We, the undersigned Justice of the Peace and jury, who sat upon the inquest held this 9th day of February, A. D. 1911, on the body of M. R. Ballou found in precinct No.3 of the County of Grant, find that the deceased came to his death by means of pistol shots fired by Sheriff H. J. McGrath in the discharge of his duty and in self defense and that the jury finds that he was justified in doing, on the 9th day of Feb'y, A. D. 1911.
Witness our hands this the 10th day of Feb'y. 1911.
William H Newcomb, Justice of the Peace Precinct No. 3.
 E. E. Goodman, Buch Smith, John E. Casey, J. W. Wilson,
 Jesse A. Stowe, Jas. A. Shipley. Jurors.
Mr. Ballou was born in Brady, Texas, thirty-seven years ago. He left home when about twenty-one years of age and came to New Mexico, locating in Eddy County and coming to Grant County twelve years ago. He entered the employ of the G O S Cattle Company as a cow-boy. He was especially well trained and experienced in this business and later on entered a partnership with Henry Barksdale and took the T. J. brand of cattle under lease. Later on Mr. Downes purchased the Barksdale interest. A sale of this property was made and with the proceeds thereof Mr. Ballou purchased the Charles Campbell outfit in the Burro Mountains. He was very successful in his business affairs and at the time of his death owned property of considerable value. He was regarded as one of the best cattlemen in this section. Deceased was a man of most generous and likable disposition and had a wide circle of friends and acquaintances. With all of whom he was very popular. He was one of those rare characters who would do anything to aid and assist his friends and no task was too great for him to undertake when he thought his service was needed. His untimely death was a severe shock to everyone here.

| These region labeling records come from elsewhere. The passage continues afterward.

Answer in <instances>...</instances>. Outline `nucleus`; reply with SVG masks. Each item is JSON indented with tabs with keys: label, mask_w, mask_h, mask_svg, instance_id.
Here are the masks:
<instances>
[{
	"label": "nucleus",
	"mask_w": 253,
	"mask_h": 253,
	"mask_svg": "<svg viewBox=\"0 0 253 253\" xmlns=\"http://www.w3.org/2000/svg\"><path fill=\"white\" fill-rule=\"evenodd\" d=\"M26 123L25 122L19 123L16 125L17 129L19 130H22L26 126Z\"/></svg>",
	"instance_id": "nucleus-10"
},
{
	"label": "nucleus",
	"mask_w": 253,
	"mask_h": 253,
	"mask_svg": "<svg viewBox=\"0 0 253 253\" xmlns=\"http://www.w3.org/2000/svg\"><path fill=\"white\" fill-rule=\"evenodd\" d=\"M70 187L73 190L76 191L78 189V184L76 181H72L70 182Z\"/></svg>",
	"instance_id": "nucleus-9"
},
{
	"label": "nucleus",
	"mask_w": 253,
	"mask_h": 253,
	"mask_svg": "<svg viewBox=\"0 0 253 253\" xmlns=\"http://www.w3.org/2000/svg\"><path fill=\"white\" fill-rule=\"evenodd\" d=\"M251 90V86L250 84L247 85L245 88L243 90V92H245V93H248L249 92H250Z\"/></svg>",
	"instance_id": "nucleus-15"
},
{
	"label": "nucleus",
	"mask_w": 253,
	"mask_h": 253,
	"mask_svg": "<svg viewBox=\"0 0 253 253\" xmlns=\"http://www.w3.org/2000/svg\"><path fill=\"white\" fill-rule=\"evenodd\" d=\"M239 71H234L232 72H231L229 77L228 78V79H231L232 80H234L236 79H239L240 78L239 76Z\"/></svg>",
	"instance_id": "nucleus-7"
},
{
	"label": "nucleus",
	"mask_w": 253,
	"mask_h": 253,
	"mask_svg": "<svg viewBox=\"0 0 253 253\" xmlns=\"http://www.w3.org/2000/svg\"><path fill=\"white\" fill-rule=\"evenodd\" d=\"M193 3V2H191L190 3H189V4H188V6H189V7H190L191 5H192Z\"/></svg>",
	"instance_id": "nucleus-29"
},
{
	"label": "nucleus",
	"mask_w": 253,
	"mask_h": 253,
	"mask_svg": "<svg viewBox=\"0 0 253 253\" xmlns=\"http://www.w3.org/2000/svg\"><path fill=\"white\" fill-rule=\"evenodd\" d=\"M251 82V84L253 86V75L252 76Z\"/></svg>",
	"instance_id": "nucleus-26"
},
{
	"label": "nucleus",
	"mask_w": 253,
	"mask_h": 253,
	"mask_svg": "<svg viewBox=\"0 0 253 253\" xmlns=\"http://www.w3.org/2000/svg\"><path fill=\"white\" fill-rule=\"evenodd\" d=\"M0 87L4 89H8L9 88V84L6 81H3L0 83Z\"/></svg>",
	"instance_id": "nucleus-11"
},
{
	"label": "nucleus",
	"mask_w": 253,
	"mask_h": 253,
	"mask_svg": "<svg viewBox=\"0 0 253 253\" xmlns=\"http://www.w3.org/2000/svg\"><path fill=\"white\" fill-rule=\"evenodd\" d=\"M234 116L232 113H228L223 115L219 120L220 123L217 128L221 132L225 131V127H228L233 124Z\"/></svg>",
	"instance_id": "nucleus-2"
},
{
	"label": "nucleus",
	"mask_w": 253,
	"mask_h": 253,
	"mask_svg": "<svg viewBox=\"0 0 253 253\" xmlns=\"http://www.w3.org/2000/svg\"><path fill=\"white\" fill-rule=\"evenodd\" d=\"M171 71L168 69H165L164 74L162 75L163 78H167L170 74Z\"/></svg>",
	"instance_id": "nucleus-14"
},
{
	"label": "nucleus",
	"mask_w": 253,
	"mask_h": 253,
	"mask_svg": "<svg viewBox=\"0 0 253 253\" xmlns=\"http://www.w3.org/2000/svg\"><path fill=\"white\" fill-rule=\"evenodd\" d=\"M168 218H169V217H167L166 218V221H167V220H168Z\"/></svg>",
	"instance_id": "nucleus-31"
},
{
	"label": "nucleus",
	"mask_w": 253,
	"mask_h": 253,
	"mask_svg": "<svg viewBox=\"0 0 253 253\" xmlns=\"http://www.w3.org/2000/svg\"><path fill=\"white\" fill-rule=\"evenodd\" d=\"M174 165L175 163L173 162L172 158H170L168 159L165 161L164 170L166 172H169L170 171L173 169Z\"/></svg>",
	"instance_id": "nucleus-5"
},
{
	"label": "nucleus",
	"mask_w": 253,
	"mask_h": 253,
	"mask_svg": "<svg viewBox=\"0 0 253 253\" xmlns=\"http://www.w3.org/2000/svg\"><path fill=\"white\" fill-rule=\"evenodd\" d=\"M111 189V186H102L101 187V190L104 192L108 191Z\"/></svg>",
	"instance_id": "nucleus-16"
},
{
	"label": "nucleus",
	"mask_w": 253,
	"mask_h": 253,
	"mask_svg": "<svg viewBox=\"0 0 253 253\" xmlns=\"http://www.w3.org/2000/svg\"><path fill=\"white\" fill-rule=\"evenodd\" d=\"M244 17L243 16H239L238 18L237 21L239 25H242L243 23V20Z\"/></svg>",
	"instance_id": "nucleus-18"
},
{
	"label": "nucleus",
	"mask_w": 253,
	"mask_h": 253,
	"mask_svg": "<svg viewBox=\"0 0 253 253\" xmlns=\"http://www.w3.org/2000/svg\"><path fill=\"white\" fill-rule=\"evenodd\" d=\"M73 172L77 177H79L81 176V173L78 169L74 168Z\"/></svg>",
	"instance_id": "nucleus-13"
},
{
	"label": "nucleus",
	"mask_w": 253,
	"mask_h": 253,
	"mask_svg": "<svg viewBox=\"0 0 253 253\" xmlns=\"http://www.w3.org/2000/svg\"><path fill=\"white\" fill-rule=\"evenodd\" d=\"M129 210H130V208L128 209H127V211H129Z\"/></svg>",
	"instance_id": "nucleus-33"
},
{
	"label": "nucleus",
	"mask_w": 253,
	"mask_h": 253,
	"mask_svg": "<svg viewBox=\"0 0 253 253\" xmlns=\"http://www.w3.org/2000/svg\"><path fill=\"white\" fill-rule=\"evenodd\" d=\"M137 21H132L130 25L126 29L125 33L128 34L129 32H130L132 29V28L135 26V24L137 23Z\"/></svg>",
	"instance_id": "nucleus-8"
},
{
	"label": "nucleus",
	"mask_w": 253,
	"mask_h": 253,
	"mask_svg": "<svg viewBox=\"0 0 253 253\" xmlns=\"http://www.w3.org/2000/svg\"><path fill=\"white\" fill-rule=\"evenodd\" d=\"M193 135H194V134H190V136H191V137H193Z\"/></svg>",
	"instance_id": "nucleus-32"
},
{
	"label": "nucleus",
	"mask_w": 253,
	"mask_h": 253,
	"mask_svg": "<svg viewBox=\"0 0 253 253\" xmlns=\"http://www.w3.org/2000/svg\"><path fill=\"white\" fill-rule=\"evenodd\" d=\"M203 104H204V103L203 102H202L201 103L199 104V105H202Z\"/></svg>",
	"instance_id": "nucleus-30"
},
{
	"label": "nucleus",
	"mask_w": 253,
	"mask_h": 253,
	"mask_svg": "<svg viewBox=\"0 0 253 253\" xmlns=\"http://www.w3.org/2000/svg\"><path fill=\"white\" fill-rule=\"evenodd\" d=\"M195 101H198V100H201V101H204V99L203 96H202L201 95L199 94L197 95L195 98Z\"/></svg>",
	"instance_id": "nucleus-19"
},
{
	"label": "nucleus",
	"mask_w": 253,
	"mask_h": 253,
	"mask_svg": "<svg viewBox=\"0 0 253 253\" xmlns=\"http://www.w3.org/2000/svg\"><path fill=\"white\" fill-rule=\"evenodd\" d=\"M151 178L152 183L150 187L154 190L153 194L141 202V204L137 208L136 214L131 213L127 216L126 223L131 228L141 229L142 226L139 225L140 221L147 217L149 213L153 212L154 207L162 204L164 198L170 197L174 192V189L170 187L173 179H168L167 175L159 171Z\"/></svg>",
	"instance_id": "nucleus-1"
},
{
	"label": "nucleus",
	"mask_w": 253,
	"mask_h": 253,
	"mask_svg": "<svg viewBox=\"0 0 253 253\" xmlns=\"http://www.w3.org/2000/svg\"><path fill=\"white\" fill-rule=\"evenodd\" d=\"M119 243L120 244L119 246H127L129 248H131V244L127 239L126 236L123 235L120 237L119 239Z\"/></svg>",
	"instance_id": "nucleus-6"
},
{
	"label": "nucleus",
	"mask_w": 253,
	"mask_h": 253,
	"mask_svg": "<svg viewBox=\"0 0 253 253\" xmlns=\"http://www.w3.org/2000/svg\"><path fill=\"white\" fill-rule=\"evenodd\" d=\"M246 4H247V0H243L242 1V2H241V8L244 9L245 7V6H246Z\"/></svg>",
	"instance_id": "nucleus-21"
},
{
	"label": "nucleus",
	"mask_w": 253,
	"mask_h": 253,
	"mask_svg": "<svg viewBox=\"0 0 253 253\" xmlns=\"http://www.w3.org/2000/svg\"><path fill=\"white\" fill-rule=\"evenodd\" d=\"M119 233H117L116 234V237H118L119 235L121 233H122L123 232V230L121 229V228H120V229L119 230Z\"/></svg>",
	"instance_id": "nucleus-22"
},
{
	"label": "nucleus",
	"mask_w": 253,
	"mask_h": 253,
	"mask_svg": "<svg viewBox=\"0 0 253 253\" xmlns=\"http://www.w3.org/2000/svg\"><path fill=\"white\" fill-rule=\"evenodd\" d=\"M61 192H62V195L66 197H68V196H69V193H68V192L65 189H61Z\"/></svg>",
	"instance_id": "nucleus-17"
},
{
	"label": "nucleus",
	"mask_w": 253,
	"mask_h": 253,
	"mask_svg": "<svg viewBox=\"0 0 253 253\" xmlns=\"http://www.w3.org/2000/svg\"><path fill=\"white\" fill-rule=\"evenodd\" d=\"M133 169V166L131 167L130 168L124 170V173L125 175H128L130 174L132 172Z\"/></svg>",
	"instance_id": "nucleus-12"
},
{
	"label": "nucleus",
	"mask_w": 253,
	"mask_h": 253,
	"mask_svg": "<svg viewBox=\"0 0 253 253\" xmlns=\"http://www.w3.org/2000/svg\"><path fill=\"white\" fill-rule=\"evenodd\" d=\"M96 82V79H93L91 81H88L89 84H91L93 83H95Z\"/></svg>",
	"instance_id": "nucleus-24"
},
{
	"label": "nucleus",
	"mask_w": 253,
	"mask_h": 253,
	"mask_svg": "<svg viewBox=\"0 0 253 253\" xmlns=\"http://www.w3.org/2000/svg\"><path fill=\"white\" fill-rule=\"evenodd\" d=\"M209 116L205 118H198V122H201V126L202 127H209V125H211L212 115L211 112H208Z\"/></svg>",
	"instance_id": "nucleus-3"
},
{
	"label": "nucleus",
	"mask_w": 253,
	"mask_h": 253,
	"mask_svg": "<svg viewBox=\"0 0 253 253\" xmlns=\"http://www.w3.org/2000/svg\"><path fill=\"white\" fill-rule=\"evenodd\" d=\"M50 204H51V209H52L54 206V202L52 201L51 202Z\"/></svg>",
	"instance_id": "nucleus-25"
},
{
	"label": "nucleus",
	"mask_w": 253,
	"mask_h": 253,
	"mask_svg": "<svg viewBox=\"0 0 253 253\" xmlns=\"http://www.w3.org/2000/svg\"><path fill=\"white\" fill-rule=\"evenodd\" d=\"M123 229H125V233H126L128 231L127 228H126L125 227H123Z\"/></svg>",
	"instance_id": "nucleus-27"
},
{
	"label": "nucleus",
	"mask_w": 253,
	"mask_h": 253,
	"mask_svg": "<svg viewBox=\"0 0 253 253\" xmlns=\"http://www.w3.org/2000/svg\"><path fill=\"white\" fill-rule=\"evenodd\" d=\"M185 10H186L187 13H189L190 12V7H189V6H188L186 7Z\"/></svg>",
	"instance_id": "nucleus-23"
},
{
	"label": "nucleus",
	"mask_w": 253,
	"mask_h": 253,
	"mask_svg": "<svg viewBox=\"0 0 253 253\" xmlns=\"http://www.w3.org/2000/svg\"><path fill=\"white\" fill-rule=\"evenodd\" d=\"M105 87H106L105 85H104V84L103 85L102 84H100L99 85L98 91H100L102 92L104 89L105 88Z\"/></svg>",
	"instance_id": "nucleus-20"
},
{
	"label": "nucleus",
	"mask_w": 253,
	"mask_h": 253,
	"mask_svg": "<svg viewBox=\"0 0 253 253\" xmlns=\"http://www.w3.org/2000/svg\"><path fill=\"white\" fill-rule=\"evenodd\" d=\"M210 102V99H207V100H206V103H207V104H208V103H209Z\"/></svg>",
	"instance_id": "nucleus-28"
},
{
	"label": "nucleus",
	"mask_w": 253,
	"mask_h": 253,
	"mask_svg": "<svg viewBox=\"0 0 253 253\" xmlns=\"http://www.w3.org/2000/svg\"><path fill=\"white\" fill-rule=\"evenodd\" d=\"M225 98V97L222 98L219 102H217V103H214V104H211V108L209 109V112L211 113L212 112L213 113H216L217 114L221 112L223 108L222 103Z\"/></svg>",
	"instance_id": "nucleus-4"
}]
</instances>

Mr. Ballou is survived by his parents, S. T. and Isabel Ballou, both of whom live at Brady, Texas. Also by three brothers and one sister residing at the same place, namely: Albert Ballou, Jesse Ballou, Steve Ballou and Alice Ballou. Other sisters are Mrs. Thomas Homsley of Commanche, Texas, and Mrs. John Draper of Rock Springs, Texas, J. T. Ballou, resides in Grant County.
Also of interest in this issue was the LORDSBURG LOCALS: Mrs. M. W. McGrath and granddaughters, Dewey and Ida, made a trip to the pass city in the later part of the week.
Copied from the "Silver City Independent" issue of Tuesday February 14,1911.